Zu bearbeitende Aufgaben
A) Beantworten Sie anhand des Artikels über die Kaarster Stellvertreterinnen der Bürgermeisterin folgende Fragen:
(i) In welchem Jahr wurde Ulrike Nienhaus an die Stadtspitze gewählt?
(ii) Welcher Partei gehört Ursula Baum an?
(iii) Seit welchem Jahr lebt Ursula Baum in Kaarst?
B) Führen Sie den Artikel über die Kaarster Stellvertreterinnen der Bürgermeisterin im Anschluss an seinen letzten Satz um einen Absatz weiter.

Ausgewählter Text
* * *

Kaarst: Die ehrenamtlichen Bürgermeisterinnen

Kaarst : Die ehrenamtlichen Bürgermeisterinnen

Ursula Baum und Brigitta Thönißen sind seit rund zwei Jahren die Stellvertreterinnen von Bürgermeisterin Ulrike Nienhaus - und haben immer noch Spaß an den vielen unterschiedlichen Terminen, die sie wahrnehmen.

Die Kaarster Stadtspitze ist weiblich: Mit Ulrike Nienhaus ist im Jahr 2015 die erste Frau an die Spitze gewählt worden. Sie hat mit Ursula Baum (FDP) eine erste und mit Brigitta Thönißen eine zweite Stellvertreterin. Aber wie wird man das überhaupt? Ursula Baum erinnert sich noch genau: "Ich lag mit meinem Laptop im Bett, als die Nachricht aufploppte, ob ich mir das Amt vorstellen könnte", erzählt sie. "Wenn Ihr eine Scheidung haben wollt, ja", antwortete sie spontan. Die Reaktion ihres Mannes Dietmar war aber eindeutig: "Es ist dein Leben, was möchtest du?", meinte er. Und seitdem füllt sie ihr Amt mit Herzblut aus. Die Termine verteilen sich ungleichmäßig - viele sind am Wochenende. Die Bandbreite ist groß: Es reicht von Eröffnungen von Einrichtungen, Übergabe eines neuen Feuerwehrfahrzeugs bis hin zu Besuchen anlässlich runder Geburtstage oder Ehejubiläen. Dafür nimmt sie sich immer besonders viel Zeit. "Ich verstehe mich als Türöffner, um Menschen zu helfen. Zugleich ist es eine Ehre, dies als Dienstleistung für die Stadt zu tun", erklärt die 50-jährige, die mit ihrem Mann und den beiden inzwischen erwachsenen Kindern seit 1994 in Kaarst lebt.

* * *

Daten zur Diagrammauswertung
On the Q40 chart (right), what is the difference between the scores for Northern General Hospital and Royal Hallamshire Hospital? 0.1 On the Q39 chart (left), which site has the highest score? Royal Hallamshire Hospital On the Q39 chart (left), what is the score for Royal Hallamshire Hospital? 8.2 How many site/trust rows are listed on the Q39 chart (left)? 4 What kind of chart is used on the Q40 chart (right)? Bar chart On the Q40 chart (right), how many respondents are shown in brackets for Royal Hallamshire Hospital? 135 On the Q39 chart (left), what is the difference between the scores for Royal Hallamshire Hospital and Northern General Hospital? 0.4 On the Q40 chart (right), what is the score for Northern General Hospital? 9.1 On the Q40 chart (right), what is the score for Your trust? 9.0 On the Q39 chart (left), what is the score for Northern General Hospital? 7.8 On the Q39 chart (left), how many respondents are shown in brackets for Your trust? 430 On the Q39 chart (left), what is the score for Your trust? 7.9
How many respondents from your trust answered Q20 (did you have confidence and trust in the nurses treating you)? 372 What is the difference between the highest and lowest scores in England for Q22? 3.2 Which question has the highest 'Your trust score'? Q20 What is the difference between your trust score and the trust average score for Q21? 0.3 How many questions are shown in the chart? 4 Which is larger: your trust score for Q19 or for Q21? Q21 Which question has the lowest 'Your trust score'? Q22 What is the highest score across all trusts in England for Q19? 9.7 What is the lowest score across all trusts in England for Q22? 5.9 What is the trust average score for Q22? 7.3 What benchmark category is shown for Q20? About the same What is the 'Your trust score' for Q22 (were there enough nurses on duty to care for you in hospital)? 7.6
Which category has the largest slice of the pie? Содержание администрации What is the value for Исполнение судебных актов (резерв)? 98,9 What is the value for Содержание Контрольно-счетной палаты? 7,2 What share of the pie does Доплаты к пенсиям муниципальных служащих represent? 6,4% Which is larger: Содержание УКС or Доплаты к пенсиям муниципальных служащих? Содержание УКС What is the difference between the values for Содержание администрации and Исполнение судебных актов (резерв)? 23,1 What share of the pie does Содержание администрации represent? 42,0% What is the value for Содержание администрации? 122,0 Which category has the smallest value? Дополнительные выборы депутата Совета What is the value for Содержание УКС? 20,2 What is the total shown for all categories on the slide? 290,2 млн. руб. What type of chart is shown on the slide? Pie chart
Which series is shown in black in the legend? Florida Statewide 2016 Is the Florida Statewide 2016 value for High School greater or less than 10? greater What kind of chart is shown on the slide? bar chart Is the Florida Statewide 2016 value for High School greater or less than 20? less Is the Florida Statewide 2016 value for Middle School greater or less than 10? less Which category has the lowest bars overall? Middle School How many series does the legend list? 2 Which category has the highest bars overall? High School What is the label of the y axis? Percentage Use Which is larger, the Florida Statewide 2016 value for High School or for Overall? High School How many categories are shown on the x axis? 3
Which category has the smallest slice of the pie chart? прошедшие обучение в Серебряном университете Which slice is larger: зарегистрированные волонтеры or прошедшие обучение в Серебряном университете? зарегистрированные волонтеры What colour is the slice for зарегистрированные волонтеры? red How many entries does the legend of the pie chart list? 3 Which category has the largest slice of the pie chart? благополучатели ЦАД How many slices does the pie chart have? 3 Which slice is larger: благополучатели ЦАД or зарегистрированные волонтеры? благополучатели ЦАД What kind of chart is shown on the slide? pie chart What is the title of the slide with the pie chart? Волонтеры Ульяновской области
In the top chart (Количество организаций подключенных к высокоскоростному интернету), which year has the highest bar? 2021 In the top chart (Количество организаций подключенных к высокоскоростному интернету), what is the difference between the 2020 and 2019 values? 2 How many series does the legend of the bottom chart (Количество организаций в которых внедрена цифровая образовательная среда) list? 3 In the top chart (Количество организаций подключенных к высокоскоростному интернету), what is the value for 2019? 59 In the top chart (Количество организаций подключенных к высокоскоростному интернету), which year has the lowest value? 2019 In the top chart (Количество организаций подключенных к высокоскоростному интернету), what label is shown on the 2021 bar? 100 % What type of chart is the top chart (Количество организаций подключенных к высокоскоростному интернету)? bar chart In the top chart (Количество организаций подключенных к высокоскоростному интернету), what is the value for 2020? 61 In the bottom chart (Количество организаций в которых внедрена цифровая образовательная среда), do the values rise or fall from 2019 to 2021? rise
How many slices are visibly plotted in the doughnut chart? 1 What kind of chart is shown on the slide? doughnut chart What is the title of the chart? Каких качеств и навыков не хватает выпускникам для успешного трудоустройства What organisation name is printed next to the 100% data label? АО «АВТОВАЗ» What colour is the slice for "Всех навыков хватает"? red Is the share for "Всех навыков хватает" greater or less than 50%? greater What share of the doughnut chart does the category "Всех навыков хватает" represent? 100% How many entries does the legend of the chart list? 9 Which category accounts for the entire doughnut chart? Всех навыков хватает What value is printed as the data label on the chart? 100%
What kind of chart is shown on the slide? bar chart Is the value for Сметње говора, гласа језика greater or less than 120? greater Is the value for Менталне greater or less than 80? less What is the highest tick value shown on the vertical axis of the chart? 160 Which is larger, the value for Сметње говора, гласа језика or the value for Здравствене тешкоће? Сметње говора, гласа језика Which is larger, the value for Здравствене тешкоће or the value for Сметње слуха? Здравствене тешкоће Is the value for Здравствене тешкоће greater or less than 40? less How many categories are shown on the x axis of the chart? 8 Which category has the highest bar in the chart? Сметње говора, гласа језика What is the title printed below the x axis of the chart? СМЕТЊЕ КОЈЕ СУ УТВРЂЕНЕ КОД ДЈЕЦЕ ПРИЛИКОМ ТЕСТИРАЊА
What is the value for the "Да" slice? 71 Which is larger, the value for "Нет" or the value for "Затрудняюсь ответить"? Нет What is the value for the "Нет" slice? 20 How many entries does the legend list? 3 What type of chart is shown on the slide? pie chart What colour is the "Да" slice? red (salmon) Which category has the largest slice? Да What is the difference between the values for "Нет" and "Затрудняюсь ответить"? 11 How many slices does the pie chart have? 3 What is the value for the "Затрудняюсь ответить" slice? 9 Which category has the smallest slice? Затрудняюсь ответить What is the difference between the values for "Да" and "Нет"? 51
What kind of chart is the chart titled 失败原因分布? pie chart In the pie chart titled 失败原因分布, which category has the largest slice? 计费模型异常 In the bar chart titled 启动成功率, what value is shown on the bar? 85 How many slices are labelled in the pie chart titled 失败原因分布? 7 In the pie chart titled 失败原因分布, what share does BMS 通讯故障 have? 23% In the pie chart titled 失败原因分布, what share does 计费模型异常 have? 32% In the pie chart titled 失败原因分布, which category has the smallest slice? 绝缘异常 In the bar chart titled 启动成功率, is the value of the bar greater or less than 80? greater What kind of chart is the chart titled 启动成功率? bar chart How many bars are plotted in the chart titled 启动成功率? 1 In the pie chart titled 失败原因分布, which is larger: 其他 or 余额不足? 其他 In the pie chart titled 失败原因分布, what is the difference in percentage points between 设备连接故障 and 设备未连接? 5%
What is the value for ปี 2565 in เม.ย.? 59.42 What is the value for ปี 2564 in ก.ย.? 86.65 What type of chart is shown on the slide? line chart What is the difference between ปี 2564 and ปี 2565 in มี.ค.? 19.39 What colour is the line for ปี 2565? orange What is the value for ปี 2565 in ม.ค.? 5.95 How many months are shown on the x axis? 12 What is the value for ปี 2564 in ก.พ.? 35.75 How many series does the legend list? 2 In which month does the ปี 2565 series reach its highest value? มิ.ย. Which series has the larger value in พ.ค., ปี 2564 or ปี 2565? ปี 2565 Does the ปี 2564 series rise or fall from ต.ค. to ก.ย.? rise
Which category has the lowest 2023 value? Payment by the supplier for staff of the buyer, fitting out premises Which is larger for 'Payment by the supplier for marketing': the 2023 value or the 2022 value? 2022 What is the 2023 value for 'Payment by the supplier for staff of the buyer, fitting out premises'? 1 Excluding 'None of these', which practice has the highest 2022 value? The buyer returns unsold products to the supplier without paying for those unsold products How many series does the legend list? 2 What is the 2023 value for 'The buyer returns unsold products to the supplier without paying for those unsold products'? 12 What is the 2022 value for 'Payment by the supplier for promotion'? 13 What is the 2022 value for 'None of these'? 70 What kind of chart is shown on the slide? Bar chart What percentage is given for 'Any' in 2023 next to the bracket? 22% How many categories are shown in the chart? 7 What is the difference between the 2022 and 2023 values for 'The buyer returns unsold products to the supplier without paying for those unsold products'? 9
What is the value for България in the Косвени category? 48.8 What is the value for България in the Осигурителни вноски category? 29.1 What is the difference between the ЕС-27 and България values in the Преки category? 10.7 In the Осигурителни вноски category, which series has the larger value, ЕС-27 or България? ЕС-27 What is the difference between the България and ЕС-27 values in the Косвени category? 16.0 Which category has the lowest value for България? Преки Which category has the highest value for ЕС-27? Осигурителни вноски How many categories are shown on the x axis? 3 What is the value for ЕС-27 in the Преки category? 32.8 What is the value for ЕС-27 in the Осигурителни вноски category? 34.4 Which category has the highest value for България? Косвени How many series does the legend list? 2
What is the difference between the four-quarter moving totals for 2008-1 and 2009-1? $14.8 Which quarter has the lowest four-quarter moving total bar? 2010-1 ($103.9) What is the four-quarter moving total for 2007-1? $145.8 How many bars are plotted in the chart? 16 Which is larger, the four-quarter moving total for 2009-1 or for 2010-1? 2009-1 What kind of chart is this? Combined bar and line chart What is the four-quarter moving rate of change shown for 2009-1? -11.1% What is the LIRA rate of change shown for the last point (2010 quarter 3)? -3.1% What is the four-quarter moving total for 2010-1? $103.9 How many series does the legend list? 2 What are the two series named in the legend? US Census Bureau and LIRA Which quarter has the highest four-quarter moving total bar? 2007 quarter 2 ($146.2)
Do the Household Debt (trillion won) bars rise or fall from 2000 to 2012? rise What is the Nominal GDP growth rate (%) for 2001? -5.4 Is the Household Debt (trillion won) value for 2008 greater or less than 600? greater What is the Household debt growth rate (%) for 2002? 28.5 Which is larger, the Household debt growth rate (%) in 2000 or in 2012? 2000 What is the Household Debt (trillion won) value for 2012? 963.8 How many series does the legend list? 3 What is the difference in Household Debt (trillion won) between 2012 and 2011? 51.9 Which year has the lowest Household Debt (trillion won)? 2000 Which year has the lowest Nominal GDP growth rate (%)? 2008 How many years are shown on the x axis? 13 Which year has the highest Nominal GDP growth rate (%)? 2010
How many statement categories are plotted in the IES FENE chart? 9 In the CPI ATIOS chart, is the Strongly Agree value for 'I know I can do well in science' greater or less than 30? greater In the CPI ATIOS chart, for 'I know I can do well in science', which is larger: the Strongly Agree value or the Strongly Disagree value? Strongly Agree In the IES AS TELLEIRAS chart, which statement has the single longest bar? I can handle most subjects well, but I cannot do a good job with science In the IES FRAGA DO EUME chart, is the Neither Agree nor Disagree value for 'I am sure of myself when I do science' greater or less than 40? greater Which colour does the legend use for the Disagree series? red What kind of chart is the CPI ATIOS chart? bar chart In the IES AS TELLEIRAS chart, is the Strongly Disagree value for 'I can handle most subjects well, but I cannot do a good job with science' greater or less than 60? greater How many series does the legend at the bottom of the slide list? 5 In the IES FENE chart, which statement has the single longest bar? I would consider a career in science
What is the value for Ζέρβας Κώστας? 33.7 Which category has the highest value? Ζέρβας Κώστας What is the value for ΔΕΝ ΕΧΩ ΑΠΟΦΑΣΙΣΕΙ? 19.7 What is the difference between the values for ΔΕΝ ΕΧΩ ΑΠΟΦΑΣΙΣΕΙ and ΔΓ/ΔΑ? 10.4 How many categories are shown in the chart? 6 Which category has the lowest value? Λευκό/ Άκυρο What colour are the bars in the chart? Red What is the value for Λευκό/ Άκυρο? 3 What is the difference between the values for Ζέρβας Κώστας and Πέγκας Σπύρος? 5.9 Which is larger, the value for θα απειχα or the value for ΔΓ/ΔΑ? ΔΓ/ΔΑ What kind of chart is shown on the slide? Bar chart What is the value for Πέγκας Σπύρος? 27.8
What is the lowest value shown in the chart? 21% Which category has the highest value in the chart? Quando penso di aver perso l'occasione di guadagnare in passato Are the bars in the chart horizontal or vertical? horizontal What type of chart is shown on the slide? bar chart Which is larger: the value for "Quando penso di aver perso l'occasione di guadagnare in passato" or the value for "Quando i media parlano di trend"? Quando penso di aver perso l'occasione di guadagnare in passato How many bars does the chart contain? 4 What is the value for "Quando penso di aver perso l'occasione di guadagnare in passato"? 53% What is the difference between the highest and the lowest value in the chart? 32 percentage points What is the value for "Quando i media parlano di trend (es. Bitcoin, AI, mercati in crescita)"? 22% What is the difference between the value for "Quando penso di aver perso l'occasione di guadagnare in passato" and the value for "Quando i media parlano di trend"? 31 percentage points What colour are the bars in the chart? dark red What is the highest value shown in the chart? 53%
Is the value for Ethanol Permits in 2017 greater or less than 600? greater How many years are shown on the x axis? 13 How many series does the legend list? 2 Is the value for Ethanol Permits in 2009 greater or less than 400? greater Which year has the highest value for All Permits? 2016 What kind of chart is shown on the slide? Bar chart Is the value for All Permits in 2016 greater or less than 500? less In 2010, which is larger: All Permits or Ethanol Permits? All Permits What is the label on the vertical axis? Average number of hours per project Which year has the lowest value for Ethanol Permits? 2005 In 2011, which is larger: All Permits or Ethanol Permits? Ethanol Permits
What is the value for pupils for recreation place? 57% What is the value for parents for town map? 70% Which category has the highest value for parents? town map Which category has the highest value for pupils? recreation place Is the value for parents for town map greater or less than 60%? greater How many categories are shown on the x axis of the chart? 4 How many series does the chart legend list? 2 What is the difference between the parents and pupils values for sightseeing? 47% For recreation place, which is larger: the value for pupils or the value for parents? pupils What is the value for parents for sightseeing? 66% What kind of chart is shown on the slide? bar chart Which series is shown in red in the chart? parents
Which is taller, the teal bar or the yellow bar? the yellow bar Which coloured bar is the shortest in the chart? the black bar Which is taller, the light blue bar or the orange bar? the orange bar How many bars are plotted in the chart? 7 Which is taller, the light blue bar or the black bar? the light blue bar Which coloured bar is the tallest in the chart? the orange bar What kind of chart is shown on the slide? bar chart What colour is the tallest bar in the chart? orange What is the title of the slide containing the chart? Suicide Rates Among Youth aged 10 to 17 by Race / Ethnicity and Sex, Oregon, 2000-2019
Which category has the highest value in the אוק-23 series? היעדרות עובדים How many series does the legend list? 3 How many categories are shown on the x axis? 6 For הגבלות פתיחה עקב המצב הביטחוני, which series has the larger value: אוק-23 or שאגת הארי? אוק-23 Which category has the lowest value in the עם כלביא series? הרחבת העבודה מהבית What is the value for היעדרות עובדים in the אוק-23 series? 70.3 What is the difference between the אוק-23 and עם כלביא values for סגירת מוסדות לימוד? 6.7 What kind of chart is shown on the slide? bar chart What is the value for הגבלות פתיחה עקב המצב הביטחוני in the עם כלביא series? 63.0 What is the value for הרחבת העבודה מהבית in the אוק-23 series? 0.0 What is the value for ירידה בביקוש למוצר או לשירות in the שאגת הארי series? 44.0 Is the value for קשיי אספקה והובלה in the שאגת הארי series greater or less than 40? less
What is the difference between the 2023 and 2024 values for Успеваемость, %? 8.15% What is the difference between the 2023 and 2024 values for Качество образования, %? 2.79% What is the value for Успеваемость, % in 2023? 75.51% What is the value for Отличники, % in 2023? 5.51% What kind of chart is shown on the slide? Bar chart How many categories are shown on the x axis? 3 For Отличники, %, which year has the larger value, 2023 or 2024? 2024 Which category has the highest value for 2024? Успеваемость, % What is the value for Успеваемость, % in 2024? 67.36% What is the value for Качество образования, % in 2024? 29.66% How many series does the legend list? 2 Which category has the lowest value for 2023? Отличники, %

* * *

Antworten im Überblick
A)
(i) 2015
(ii) FDP
(iii) Seit 1994

B)
Hinzu kommen die Bürgersprechstunden ein bis zweimal monatlich. Baum arbeitet Vollzeit im kaufmännischen Bereich. Stellvertreterin der Bürgermeisterin zu sein, ist nämlich kein Hauptberuf. Ebenso wie Brigitta Thönißen übt auch Ursula Baum das Amt ehrenamtlich aus. "Aber ich arbeite oft von zu Hause aus und ich habe eine Chefin, die mir sehr entgegenkommt", erklärt sie. Bei den morgendlichen Runden mit ihrem im Februar verstorbenen Hund übte sie ihre Reden ein. Lustiges gibt es auch: Bei der Abschlussfeier der Realschule setzte sich ein kleiner Junge neben sie, fragte vorsichtig nach, ob sie die Bürgermeisterin sei. "Dann meinte er, ob er denn überhaupt mit mir reden dürfte", sagt sie lachend. Von ihrer Aufwandsentschädigung in Höhe von monatlich 870,60 brutto bleibe unterm Strich nicht viel - sie spende fast alles. Tennis, Segeln und Lesen bieten ihr Entspannung.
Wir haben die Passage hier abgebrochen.